The total cost of takeout is less than the total cost of dining in. It depends on how you calculate it.
The cost of eating in, apart from the cost of cutlery, is also the cost of things like rent, waiting staff and so on. In fact, the biggest costs in the restaurant business are precisely those costs that have nothing to do with the ingredients themselves.
If you take your meal out, you can actually put all the costs aside and calculate them separately. This has to do with the owner's business philosophy.
The rest depends on the price.
The pricing choice is how to position the food delivery department. If I feel that eating in has filled my staff and the extra food is too busy, I will set a high price. If you prefer not to eat, I will get a portion. A meal, if you don't eat that's fine.
If the cooks at my store are too busy, I'll beat the price down, cut back on the number of a la carte items, make a big push for events, and do a takeout portion. On the flip side, it actually saves on promotional costs. You hire a college student. If you distribute flyers, you still need to pay 200 RMB per day.

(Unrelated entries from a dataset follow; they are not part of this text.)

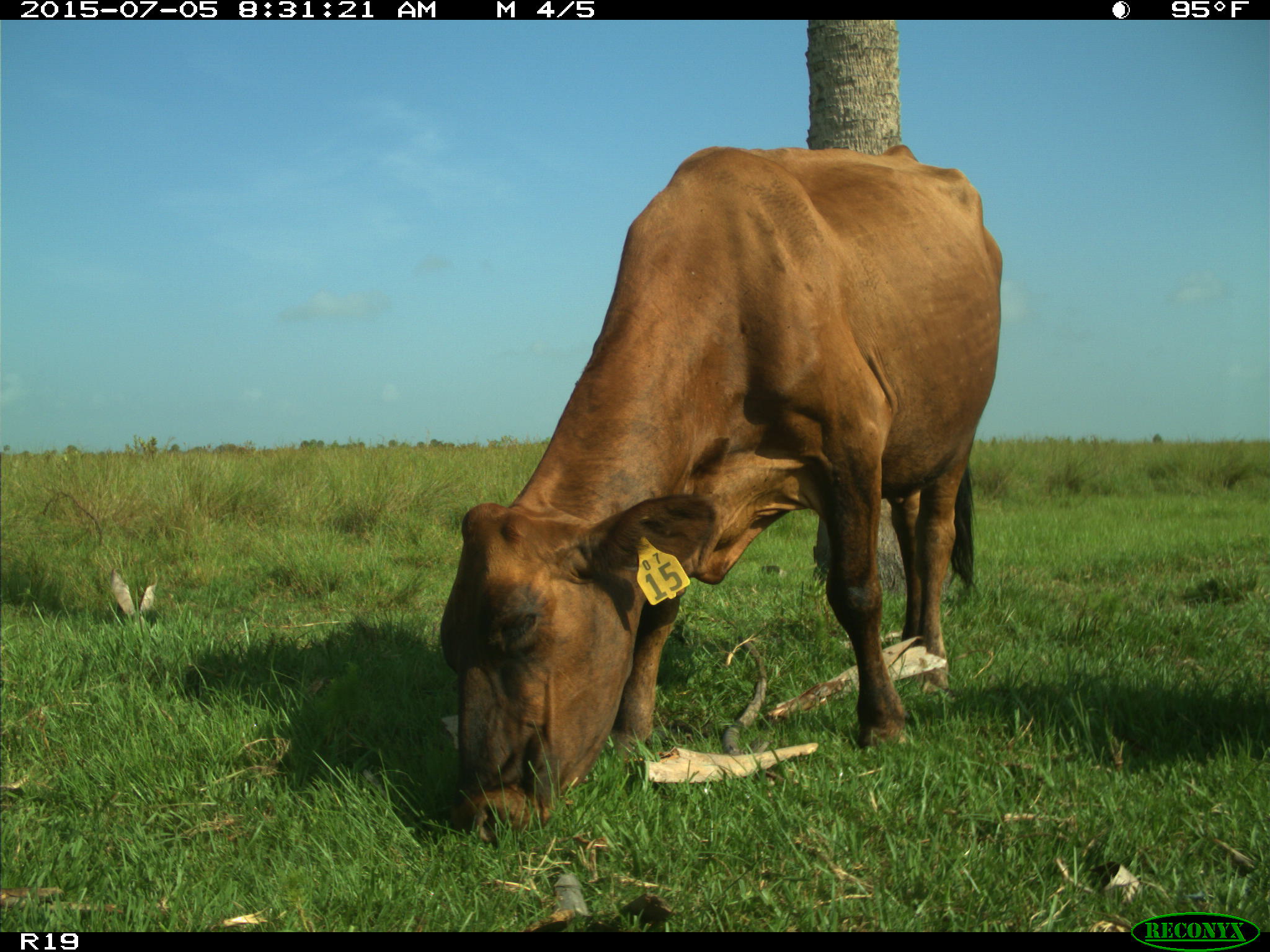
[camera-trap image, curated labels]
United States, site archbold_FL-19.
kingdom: Animalia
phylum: Chordata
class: Mammalia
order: Artiodactyla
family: Bovidae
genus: Bos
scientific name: Bos taurus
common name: domestic cow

So the pricing of a product depends not only on the cost of the product, but also on how you plan to operate the product, what its strategic position is and what you want to achieve.

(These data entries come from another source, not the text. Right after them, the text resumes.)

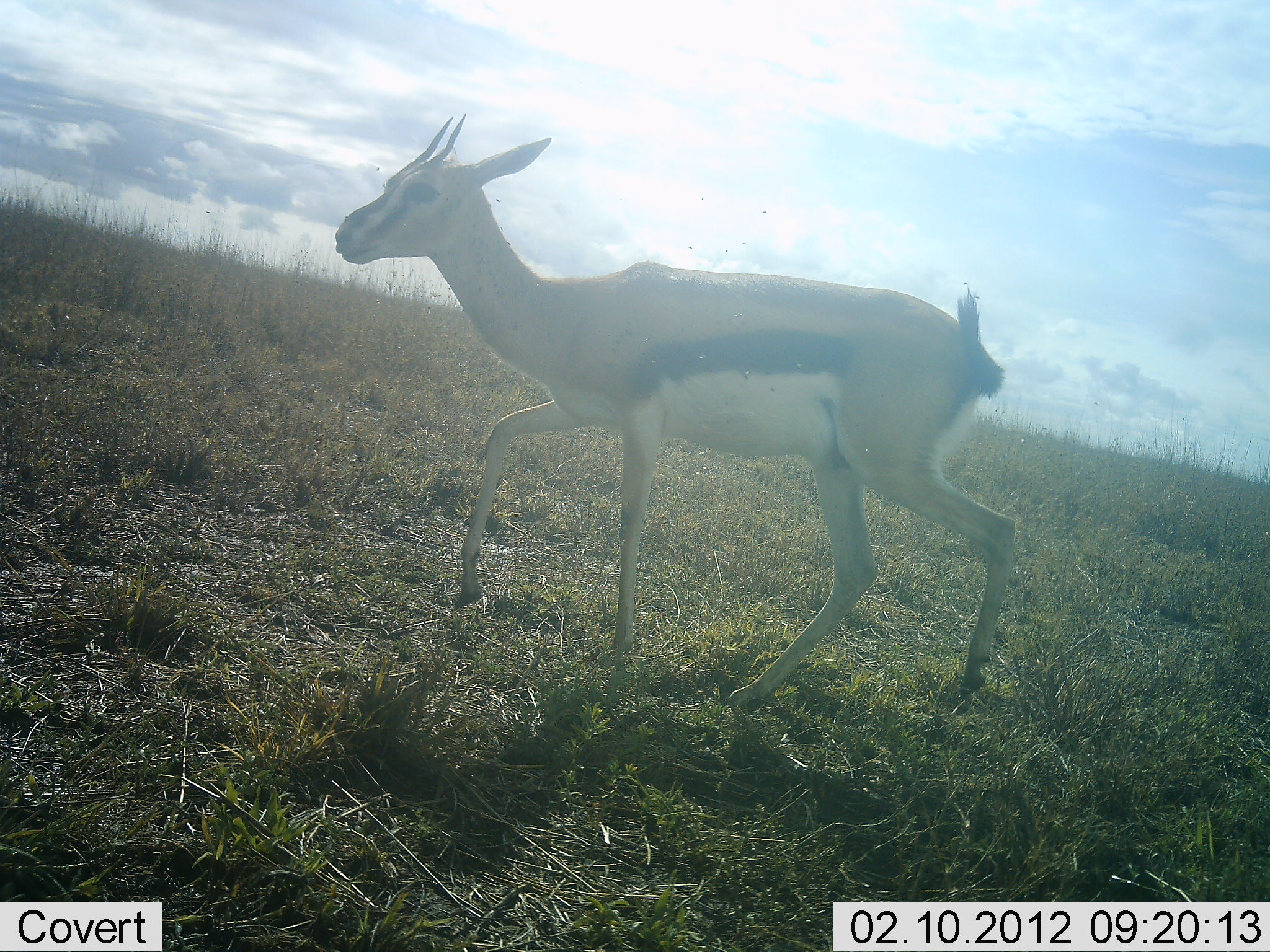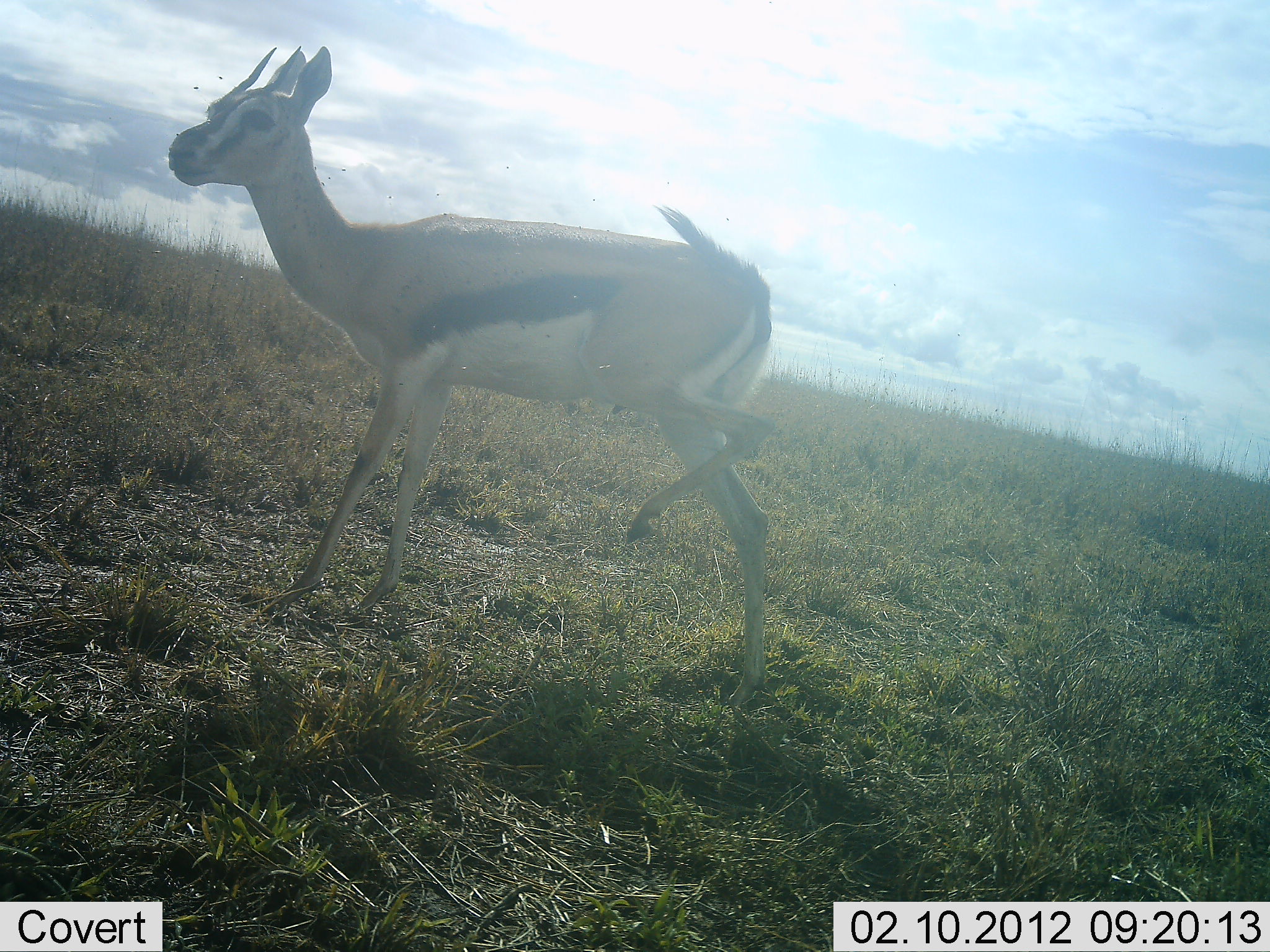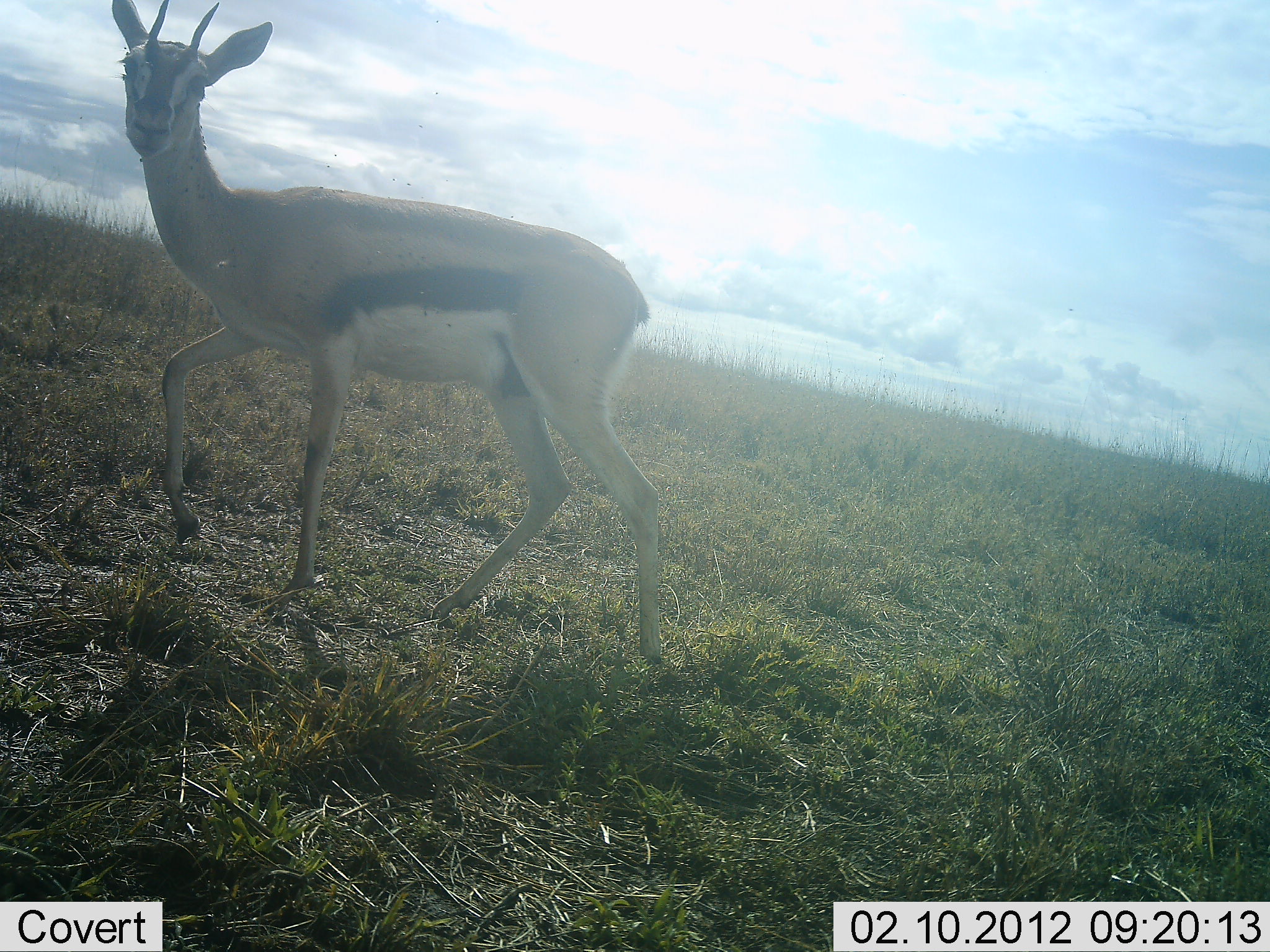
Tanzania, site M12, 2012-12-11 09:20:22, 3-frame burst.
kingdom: Animalia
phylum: Chordata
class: Mammalia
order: Artiodactyla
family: Bovidae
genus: Eudorcas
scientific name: Eudorcas thomsonii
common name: thomson's gazelle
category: gazellethomsons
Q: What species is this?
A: Gazellethomsons (thomson's gazelle) (Eudorcas thomsonii).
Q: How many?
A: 1.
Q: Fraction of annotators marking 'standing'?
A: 11%.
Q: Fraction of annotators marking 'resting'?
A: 0%.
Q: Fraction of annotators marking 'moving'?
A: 93%.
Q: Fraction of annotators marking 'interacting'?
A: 0%.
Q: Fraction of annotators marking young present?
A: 4%.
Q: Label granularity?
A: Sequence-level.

In fact, to comply with legal or economic principles, a takeaway should be more expensive than a meal (same store, same product, same quantity). That general rule is ? Who enjoys it, pays? -The person ordering the takeaway, enjoying the convenience, should pay the platform information fee, the brother's delivery fee and the trader's packaging fee.
Merchants bear the deduction point for takeout revenue, which can even reach 28 percent ($4.50 margin) of each order for one group. The platform will force merchants to participate in full discounts, bonuses and discounts from time to time, or else they will have no rankings or traffic. Even more exaggerated, sometimes merchants are forced to reduce or deduct delivery costs and also bid for rankings... In this environment, the merchant passes all costs on to the merchant, if you can still make a profit without reducing the quality of the meal? Rent employees have to pay for utilities.
So now I need to do the math when ordering takeout. If a company doesn't open a new store to do an event then he should make money for each order. If the calculations lead me to realize that the trader is unable to make a proper profit, I won't buy it: I'm afraid that the trader will start with ? quality? in doing something about it.
This is not a rebuttal to business, it is normal thinking in line with the general laws of economics. The merchant has paid you for all the ingredients, packaging, platform information and delivery costs, and can provide you with a guaranteed quality meal, can you believe that?